Ha il sapore della liberta'.

Con una lacrimuccia saluto Melbourne e gli amici incontrati qua.
E' stato splendido :)




Sulla Great Ocean Road


Domenica, ci svegliamo all'alba, una dose abbondante di caffe' e Gocciole, zaino in spalla e via a prendere il primo tram verso la citta'. Ci seguono dall'alto 5 mongolfiere, che attraversano il cielo in un'alba timida. Un piccolo pullman ci viene a prendere, lungo la strada si riempie e siamo tutti pronti per una domenica sulla costa.

La prima fermata e' Bells Beach, si, proprio quella del film Point Break, proprio quella dell'onda perfetta. Mare calmo e tanti tanti puntini neri: una volta scesi vediamo che ci sono una miriade di surfisti. Li vediamo anche all'opera: chi fa colazione scrutando le onde, chi tavola sotto il braccio s'incammina verso la spiaggia, chi e' gia' pronto a divertirsi tra le onde. Alla prima tappa siamo gia' incantati. 

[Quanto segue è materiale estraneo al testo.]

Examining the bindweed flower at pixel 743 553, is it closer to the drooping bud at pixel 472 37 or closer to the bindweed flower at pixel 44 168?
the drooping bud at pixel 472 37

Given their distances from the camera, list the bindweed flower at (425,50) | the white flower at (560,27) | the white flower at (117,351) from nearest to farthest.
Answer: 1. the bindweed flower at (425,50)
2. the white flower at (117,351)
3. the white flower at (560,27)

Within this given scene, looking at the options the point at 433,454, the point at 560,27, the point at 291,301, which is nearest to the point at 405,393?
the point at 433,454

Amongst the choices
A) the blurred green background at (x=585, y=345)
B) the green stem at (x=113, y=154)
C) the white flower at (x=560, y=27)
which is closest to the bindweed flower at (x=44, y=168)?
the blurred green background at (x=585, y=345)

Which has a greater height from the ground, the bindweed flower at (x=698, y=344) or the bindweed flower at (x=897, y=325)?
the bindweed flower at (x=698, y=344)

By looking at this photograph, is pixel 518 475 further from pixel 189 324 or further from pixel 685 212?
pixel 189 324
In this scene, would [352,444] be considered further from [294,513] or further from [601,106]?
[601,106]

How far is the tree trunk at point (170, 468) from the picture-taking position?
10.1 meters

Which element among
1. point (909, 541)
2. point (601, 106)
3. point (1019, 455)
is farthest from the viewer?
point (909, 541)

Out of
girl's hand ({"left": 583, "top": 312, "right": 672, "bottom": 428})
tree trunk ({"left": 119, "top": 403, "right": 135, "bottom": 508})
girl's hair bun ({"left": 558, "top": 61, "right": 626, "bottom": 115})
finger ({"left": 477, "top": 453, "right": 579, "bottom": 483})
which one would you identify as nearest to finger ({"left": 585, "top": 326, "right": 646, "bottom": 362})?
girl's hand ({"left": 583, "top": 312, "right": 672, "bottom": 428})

Procediamo l'avventura sulla Great Ocean Road, una strada panoramica che per chilometri affianca l'oceano, costruita a piu' riprese e terminata dopo la Prima Guerra Mondiale. Un susseguirsi di spiagge da una parte, boschi, prati, colline e foreste dall'altra. L'autista si ferma innumerevoli volte per farci fare qualche fotografia perche' ne vale la pena.


Sostiamo poi in una riserva naturale dove vivono quasi indisturbati i koala, molto difficili da scovare tra gli alberi. Il giorno prima un piccolo koala si e' arrampicato sulla gamba di una ragazza finendole in braccio. Guardate un po': http://www.heraldsun.com.au/travel/wild-koala-climbs-tourist-for-a-quick-cuddle/story-e6frfhb6-1226503788295




Pranzo rigorosamente sulla riva dell'oceano ad Apollo Bay, altra splendida localita' con un mare turchese. Poco distante, a Otway, la foresta pluviale, con degli alberi altissimi e altri che formano delle vere e proprie sculture naturali. 

  
E poi arriviamo la' dove eravamo diretti. Quei 12 apostoli che tutti nominano. Quei posti che se sei in Victoria non puoi non vedere, una delle sue icone. 
Viene descritto come 'lo scenario costale piu' spettacolare dell'Australia.' 
E quando ce lo troviamo davanti capiamo il perche'. 
E'  s e m p l i c e m e n t e  m o z z a f i a t o.
Quanti scatti, quante pose, quanti 'wow'.
Uno spettacolo della natura, il mare che nei secoli ha modellato la costa e queste scogliere altissime. L'acqua che si infrange sulle rocce, in un lavoro interminabile. L'oceano che con la sua forza ha fatto cadere anche alcuni degli apostoli, che non sono piu' 12. 
Li vediamo dall'alto, dall'alto della scogliera, da un sentiero panoramico pieno di gente. 

Credo siano la cosa piu' bella che abbia mai visto fin'ora.













Ecco qui qualche scatto del nostro tour. L'ultima tappa e' stata dedicata al London Bridge, costruito dalla natura e non dall'uomo. C'e' una storia divertente che lo riguarda, credo che meriti un post a parte e qualche ricerca 'storica'. 


"I sogni hanno bisogno di sapere che siamo coraggiosi."